Another difference between Earth’s magnetic instrument and the ones we’re more used to is how it changes in time. Play a note on a musical instrument a few minutes, hours or even days apart and you wouldn’t expect much of a difference in the sound produced. That’s because not much has changed. Sure, eventually the instrument may need retuning by say tightening up the strings, but that’s usually after quite some time.
The magnetosphere, on the other hand, is almost always changing – it grows and shrinks in direct response to the ever fluctuating solar wind. One would imagine this should change the notes of the magnetosphere, given how a musical instrument works.
This is a topic I’ve been working on recently. The problem is that you can’t just listen to how the notes change because it’s often not possible to be sure what triggered the waves detected or what sort of resonance built up, simply because we don’t have satellites placed at all points throughout this “instrument” listening to these sounds.
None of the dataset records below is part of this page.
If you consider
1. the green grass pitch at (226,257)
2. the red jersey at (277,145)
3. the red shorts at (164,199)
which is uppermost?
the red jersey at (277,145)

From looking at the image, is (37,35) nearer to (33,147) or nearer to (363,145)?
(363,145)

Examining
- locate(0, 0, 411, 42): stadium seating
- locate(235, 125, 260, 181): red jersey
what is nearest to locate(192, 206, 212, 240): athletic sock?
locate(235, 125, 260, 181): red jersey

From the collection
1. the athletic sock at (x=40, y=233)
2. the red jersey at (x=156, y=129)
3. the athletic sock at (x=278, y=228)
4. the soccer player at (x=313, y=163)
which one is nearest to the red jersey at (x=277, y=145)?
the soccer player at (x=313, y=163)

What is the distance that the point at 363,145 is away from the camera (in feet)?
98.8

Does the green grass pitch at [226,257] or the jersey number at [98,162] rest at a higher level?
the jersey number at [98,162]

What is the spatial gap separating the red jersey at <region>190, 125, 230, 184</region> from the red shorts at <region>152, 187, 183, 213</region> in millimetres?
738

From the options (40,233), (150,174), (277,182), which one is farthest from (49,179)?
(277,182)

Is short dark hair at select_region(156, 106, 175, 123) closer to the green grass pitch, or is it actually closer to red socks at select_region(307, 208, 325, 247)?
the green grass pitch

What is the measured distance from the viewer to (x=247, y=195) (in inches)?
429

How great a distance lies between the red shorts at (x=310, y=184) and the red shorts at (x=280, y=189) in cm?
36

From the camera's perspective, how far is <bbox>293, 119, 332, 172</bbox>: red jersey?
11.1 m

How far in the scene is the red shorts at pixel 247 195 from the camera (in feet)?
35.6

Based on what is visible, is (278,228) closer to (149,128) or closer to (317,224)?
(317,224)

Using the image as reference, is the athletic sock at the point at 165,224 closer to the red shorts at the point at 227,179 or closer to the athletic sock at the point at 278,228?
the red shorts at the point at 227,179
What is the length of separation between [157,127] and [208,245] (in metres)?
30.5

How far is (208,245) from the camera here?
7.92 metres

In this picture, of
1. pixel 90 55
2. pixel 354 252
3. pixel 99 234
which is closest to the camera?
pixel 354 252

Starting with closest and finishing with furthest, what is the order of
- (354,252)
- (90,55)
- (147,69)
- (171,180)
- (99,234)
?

One potential way around this is to calculate how all the different types of notes should change using computer models of the magnetosphere under the different observed conditions. This approach has suggested a considerable amount of variability in these notes, some 35-105%. This is comparable to between five semitones and an entire octave. Thankfully, these models have also has revealed at least some of the controlling factors such as the density of the solar wind. Of course, these are only calculations and need to be tested against reality to be sure, so there’s still more work to do.